> Input for this task:
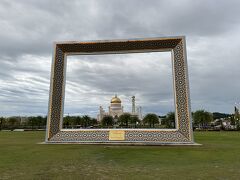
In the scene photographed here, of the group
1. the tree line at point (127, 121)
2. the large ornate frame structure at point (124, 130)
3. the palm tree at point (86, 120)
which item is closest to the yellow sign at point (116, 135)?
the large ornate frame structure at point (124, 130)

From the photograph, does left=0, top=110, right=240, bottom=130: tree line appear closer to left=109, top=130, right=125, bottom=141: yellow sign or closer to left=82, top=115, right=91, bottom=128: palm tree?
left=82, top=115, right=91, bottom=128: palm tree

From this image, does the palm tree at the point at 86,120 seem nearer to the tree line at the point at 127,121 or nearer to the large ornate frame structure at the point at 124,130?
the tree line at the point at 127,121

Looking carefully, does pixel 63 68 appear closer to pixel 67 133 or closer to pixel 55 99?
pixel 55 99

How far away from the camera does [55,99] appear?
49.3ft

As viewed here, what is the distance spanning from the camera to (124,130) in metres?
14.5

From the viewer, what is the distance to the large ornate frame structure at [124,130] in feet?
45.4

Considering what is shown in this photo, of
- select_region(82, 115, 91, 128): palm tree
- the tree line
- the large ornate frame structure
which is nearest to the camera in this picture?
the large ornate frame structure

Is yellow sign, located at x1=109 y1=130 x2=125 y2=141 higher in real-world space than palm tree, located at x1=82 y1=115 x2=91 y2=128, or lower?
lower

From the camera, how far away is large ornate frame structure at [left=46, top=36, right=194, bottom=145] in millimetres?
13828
* * *
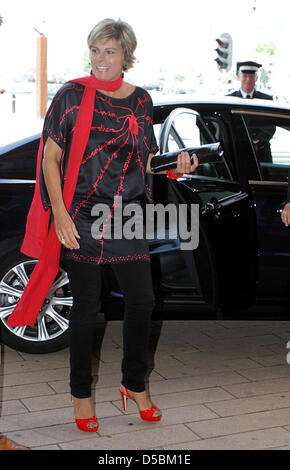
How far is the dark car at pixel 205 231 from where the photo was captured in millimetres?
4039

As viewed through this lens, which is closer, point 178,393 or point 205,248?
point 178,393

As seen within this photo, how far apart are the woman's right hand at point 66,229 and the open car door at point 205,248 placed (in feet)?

> Work to complete: Count the lines of the entries above that contain the word "distance", treating uppercase and lowercase as different, and reply with the number only.

> Task result: 2